Vulnerability scans run against these TCP ports will find and flag these old certificates as weak. RSA's Engineering response as to why this vulnerability is not exploited is below. However, if your deployment does not need Authentication Agent 7.4.x for Windows, agent auto-registration, or offline downloads, you can disable, or not enable, these services so as to prevent these old certificates from being presented.
Tasks
  1. Disable the agent auto-registration service and/or agent offline authentication service in the Authentication Manager Security Console (Setup > System > Agents).
  2. Set the configuration value “auth_manager.agent_protocol.auto_reg_ssl_enabled” to “false.”
  3. Set the configuration value “auth_manager.offline_auth.disable_port_enabled" to "true."
  4. Restart the biztier service.
Resolution
  1. Login to the Security Console of the primary Authentication Manager server.
  2. Navigate to Setup > System > Agents.
  3. The agent auto-registration service should be unchecked to disable, while the offline authentication download service should be checked in order to disable it.
SC-Setup-System-Agents-5550_autoreg.png
 
  1. Ensure that SSH access to the Authentication Manager primary is enabled. Log in to the Operations Console and go to Administration > Operating System Access. Check the option to Enable SSH and click Save.
  2. SSH to the Authentication Manager primary server and login with the rsaadmin user and password.
  3. Navigate to /opt/rsa/am/utils.
  4. To set the configuration value auth_manager.agent_protocol.auto_reg_ssl_enabled to false, run the command ./rsautil store -a config_all auth_manager.agent_protocol.auto_reg_ssl_enabled false
auth_manager.agent_protocol.auto_reg_ssl_enabled_false
  1. To set the configuration value configuration value auth_manager.offline_auth.disable_port_enabled to true, run the command  ./rsautil store -a config_all auth_manager.offline_auth.disable_port_enabled true
auth_manager.offline_auth.disable_port_enabled_true
  1. Navigate to /opt/rsa/am/server.
  2. Restart the biztier service with the following command:
./rsaserv restart biztier nodep
Notes
RSA Engineering response: Weak signature findings on the Authentication Manager server certificate, specifically the server.cer file which is presented by the Authentication Agent 7.4.x for Windows on TCP ports 5550 for agent auto-registration) and 5580 agent offline data download is not vulnerable to any associated weak signature or key length CVE (e.g., CVE-2004-2761, CVE-2005-4900 etc.) because RSA does not use TLS for encryption on this traffic. RSA uses proprietary encryption and only uses TLS for obfuscation. 


Details on port 5580

  • The information transferred on 5580 is encrypted by other means.
  • SSL is not used for encryption, authentication, or integrity as there is another level of encryption and a SKID2 challenge-response exchange handling the authentication and preventing man-in-the-middle attacks from recovering data or affecting its integrity. The security of the offline authentication data transmitted via SSL is not related to the link encryption.

Details on port 5550

  • TLS/SSL is not used for confidentiality or integrity as there is no confidential data (only hostname and IP address) being sent in the message and no authentication data is transmitted over this connection.
  • Man-in-the-middle attacks, if possible, would only recover data already available by other means.
  • The client compares the server certificate with its local copy (binary compare, not signature validation, so the potential issues with MD5 attacks are not applicable. 
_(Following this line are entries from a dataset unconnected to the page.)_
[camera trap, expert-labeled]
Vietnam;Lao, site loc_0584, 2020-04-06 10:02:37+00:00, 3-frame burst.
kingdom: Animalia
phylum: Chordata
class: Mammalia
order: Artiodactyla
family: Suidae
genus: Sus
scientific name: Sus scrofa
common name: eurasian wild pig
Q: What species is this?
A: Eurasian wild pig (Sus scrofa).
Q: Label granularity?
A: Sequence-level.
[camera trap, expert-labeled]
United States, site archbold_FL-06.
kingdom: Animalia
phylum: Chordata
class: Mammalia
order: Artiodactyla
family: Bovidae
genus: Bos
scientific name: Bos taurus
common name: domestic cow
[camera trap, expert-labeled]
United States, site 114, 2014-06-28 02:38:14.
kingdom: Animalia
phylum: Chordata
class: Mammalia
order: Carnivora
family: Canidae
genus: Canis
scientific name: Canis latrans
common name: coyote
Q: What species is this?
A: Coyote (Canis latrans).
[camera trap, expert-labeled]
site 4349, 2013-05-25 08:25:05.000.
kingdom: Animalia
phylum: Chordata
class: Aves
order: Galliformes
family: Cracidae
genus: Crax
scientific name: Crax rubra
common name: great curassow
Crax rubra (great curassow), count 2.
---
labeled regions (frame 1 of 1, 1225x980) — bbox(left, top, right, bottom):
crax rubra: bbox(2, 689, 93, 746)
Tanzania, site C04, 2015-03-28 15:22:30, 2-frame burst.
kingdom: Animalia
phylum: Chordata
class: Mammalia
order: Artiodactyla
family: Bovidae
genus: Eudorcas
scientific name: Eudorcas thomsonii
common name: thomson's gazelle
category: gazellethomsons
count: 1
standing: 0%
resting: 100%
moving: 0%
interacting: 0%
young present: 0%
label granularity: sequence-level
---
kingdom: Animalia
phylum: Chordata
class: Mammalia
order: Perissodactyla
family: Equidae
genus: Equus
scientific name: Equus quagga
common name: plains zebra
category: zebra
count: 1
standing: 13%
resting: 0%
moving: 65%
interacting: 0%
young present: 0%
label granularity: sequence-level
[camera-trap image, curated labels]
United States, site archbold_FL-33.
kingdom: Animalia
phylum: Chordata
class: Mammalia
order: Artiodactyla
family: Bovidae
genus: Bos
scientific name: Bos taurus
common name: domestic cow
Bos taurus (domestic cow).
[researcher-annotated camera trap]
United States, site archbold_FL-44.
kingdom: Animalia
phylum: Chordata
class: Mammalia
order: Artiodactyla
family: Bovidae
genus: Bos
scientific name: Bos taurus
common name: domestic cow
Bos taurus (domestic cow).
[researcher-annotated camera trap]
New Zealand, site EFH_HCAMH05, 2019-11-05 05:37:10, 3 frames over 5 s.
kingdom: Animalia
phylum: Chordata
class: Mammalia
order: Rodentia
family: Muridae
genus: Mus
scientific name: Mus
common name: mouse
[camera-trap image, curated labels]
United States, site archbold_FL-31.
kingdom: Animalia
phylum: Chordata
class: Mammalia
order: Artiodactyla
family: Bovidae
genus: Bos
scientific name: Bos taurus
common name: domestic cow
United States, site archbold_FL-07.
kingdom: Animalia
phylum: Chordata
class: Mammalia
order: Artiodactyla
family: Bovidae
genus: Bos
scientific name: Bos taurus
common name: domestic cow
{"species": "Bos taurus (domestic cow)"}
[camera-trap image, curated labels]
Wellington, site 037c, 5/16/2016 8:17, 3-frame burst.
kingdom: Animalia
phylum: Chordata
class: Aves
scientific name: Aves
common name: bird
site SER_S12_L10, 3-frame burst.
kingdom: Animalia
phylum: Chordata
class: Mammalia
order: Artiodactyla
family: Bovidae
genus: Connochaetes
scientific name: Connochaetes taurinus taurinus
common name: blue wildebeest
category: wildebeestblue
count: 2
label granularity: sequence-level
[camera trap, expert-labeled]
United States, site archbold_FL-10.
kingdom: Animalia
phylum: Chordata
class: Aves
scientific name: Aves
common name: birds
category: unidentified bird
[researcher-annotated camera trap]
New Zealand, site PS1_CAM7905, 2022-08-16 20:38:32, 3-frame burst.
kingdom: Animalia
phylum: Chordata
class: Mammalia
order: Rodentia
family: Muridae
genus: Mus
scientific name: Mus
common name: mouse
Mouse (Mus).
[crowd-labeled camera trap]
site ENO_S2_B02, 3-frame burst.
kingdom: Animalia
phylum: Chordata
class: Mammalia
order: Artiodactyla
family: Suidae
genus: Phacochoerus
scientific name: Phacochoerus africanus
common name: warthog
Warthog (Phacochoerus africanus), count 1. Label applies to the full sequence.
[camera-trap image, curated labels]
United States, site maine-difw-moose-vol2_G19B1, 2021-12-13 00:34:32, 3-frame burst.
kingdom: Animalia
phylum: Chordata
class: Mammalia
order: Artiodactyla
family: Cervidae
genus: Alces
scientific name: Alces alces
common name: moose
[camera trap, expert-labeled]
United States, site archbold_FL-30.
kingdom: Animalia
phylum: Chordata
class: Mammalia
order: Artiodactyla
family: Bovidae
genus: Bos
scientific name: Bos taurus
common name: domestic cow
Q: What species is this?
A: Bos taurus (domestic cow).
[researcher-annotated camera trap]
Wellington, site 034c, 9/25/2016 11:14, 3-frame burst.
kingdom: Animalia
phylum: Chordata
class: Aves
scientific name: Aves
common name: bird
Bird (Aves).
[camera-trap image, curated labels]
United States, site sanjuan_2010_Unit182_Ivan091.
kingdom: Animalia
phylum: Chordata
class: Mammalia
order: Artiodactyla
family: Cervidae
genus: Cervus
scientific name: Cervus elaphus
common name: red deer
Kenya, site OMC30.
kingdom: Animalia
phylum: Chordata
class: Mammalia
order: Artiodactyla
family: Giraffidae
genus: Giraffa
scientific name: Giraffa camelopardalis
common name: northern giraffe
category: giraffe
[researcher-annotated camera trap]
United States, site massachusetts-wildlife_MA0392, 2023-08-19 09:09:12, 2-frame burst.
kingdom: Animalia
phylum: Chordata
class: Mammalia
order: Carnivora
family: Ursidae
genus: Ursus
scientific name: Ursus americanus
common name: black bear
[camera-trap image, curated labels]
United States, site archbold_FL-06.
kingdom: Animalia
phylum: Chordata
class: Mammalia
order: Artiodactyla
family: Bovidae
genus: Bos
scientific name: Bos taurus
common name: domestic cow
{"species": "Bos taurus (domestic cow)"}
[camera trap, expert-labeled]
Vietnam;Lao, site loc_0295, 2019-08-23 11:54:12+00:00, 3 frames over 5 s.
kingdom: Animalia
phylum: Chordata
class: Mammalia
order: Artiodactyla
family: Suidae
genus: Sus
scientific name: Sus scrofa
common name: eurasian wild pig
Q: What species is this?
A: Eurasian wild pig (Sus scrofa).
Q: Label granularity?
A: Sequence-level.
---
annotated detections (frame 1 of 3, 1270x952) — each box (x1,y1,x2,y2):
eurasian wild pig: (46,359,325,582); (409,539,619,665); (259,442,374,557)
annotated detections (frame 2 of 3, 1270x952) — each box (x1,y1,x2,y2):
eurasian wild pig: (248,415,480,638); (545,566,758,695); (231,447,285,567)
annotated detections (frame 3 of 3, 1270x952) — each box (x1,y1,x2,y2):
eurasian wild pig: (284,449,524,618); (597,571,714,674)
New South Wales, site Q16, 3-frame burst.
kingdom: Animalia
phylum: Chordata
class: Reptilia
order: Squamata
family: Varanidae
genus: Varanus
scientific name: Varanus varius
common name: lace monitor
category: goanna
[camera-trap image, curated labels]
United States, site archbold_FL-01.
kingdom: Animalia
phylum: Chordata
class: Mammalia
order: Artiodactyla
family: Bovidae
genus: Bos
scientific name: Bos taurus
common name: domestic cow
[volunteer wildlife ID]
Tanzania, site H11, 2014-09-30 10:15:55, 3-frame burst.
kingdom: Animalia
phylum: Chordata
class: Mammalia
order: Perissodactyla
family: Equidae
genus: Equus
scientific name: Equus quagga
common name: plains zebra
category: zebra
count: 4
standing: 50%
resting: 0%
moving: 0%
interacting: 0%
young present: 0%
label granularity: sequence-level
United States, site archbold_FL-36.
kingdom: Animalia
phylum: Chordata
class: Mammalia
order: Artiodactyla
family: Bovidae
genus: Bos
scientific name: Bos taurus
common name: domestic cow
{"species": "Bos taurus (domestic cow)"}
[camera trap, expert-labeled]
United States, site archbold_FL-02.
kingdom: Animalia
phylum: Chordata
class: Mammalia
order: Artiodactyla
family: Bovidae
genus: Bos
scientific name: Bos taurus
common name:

This Engineering response also applies to Authentication Manager internal 'plumbing' certs; that is, ports 7002 and 7022 used for replication, web tiers and trusted realm traffic.

The Authentication Manager server can be configured so that TLSv1.2 protocol is allowed, while earlier versions of TLS and SSL are not allowed on all TCP ports. TLSv1.3 support is expected by Authentication Manager 9.